Your instructions: Reproduce verbatim the stretch of lines from the one containing "Considering the photo" through the end of the data listing, with both ends included.

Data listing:
-- Start --

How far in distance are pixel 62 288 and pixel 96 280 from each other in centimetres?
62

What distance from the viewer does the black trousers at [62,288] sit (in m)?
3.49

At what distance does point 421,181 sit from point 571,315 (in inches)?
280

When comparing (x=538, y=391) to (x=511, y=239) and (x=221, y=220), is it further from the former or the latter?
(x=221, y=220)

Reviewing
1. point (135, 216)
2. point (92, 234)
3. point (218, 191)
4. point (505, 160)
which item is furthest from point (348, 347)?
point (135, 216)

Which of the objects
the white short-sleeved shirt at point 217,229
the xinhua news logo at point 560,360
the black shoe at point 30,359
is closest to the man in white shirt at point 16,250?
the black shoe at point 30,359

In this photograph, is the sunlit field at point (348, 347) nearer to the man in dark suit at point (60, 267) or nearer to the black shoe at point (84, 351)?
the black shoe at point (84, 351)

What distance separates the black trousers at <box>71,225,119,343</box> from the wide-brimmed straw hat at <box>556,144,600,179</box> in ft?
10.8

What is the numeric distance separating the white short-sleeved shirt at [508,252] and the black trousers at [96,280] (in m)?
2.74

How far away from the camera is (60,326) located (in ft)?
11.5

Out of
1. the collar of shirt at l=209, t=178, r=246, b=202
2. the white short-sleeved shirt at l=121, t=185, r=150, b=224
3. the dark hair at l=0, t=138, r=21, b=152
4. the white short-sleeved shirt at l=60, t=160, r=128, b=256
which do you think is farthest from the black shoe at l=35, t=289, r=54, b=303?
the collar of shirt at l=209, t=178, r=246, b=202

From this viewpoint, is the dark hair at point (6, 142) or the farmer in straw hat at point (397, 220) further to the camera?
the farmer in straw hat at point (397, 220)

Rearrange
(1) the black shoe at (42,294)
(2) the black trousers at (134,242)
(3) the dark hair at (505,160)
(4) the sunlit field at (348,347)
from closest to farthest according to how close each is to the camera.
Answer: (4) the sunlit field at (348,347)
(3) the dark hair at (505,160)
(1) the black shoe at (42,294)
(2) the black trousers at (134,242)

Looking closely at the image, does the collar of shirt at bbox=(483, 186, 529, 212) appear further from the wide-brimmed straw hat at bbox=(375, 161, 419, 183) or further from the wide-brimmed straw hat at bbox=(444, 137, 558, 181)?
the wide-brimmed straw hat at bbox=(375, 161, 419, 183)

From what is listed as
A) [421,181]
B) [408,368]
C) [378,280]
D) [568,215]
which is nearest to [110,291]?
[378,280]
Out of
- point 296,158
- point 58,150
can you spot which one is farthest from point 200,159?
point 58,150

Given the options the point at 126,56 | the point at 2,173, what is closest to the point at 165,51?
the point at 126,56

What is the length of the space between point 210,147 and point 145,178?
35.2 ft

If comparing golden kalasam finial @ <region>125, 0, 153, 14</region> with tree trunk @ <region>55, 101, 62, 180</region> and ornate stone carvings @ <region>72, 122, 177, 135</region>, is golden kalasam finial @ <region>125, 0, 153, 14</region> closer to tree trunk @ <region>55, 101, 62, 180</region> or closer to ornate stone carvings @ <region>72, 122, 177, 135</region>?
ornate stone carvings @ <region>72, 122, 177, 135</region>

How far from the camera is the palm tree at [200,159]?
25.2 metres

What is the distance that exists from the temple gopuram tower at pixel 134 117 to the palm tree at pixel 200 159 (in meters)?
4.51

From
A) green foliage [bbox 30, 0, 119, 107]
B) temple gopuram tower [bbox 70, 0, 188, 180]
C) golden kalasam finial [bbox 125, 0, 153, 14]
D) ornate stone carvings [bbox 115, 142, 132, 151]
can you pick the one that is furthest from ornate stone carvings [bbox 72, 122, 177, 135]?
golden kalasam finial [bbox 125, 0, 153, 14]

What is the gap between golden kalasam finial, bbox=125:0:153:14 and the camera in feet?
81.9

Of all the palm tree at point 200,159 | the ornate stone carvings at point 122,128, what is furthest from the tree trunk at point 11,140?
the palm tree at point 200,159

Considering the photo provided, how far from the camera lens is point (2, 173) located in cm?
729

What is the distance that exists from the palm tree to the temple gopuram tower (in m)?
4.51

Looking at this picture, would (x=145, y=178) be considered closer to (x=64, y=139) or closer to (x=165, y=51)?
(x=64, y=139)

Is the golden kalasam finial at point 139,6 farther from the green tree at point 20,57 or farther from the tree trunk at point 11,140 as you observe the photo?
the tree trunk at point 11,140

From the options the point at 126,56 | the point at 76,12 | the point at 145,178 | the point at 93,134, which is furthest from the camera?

-- End --

Task response:
Considering the photo provided, how far from the camera lens is point (2, 173) located in cm?
729

What is the distance that exists from the palm tree to the temple gopuram tower (in m)?
4.51

Looking at this picture, would (x=145, y=178) be considered closer to (x=64, y=139) or closer to (x=165, y=51)?
(x=64, y=139)

Is the golden kalasam finial at point 139,6 farther from the green tree at point 20,57 or farther from the tree trunk at point 11,140 as you observe the photo?
the tree trunk at point 11,140

From the options the point at 126,56 | the point at 76,12 | the point at 145,178 | the point at 93,134, which is furthest from the camera?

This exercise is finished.